Provided text ::
Physics-informed transformers and graph networks decompose structural vibrations into modes and recover their properties without any labeled data.

A machine-rendered reading of the paper's core claim, the machinery that carries it, and where it could break.

This paper presents a deep learning framework that pairs a transformer with a graph neural network to break multi-degree-of-freedom measurements into separate modal responses and then map those responses to mode shapes. The entire system is trained by a loss function that directly encodes the mathematical rules of modal independence and orthogonality, so no ground-truth labels or pre-known mode shapes are required. Because the loss is derived from physics rather than data examples, the same trained model can process responses from structures that differ in layout or experience different loads. Validation on both simulated populations and laboratory tests shows that frequencies, damping ratios, and shapes are recovered accurately from sparse sensor readings. If the approach holds, it removes the usual barrier of needing extensive labeled datasets for each new structural configuration.

Core claim

By embedding modal decomposition theory into the loss function of a transformer-GNN architecture, the model separates measured dynamic responses into single-degree-of-freedom modal components and simultaneously identifies the associated natural frequencies, damping ratios, and mode shapes for an entire population of structures, all in a purely unsupervised manner that does not rely on labeled data or explicit mode-shape supervision.

What carries the argument

A physics-informed loss function that enforces the independence and orthogonality of structural modes to supervise the transformer decomposition, combined with a graph neural network that uses structural connectivity to predict the corresponding mode-shape vectors.

If this is right

  • Modal properties can be extracted from sparse measurements without collecting or using any supervised training labels.
  • The same model continues to work when the underlying structure changes configuration or experiences different external loads.
  • Comparative tests show higher accuracy than established modal identification methods on the reported simulation and experiment cases.
  • Population-level monitoring becomes feasible because the framework does not need to be retrained from scratch for each new but similar structure.

Where Pith is reading between the lines

These are editorial extensions of the paper, not claims the author makes directly.

Input material ::

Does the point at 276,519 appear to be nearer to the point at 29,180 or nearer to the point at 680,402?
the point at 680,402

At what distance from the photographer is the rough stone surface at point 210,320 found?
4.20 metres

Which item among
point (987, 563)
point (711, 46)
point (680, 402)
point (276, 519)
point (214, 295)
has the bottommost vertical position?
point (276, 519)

---

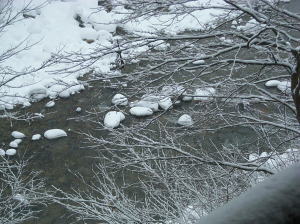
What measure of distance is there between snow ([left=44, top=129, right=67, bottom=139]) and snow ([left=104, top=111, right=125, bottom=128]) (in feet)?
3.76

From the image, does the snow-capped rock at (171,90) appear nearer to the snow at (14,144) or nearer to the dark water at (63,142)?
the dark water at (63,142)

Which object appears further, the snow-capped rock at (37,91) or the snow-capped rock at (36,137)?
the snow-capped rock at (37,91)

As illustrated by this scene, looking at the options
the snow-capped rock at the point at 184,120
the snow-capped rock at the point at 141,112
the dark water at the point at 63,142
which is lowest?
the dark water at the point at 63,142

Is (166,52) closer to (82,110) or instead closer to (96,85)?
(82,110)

* * *

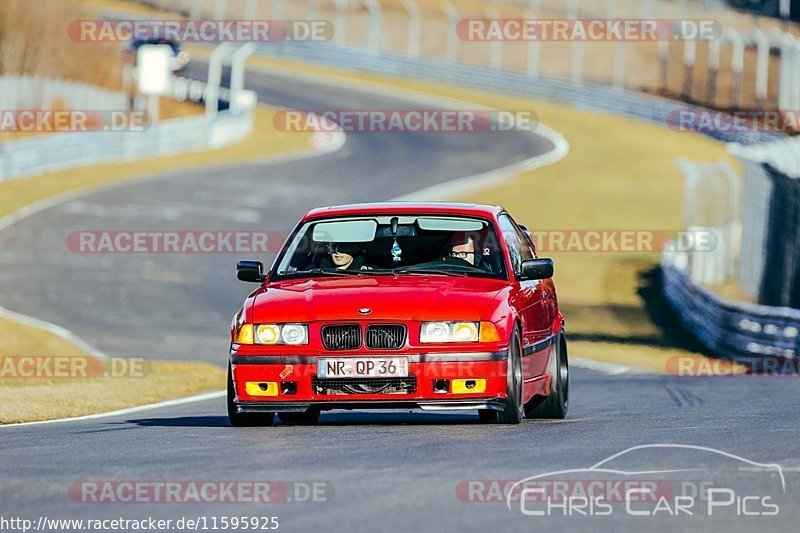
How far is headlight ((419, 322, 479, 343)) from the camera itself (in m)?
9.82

Problem set ::
1. In the summary of the modal decomposition paper, condense the paragraph beginning "This paper presents a deep learning framework" into a short bulleted list that keeps its main facts.
2. Print the lines of the records between the line holding "Does the point" and the line holding "4.20 metres", inclusive.

Answers to the exercise ::
1.
- A transformer paired with a graph neural network splits multi-degree-of-freedom measurements into separate modal responses and maps them to mode shapes.
- Training uses a loss function built on the rules of modal independence and orthogonality, so no ground-truth labels or pre-known mode shapes are needed.
- Because the loss comes from physics rather than data examples, one trained model can handle structures with different layouts or loads.
- Tests on simulated populations and in the laboratory show accurate recovery of frequencies, damping ratios, and shapes from sparse sensor readings.
- If it holds, the approach removes the need for large labeled datasets for each new structural configuration.

2.
Does the point at 276,519 appear to be nearer to the point at 29,180 or nearer to the point at 680,402?
the point at 680,402

At what distance from the photographer is the rough stone surface at point 210,320 found?
4.20 metres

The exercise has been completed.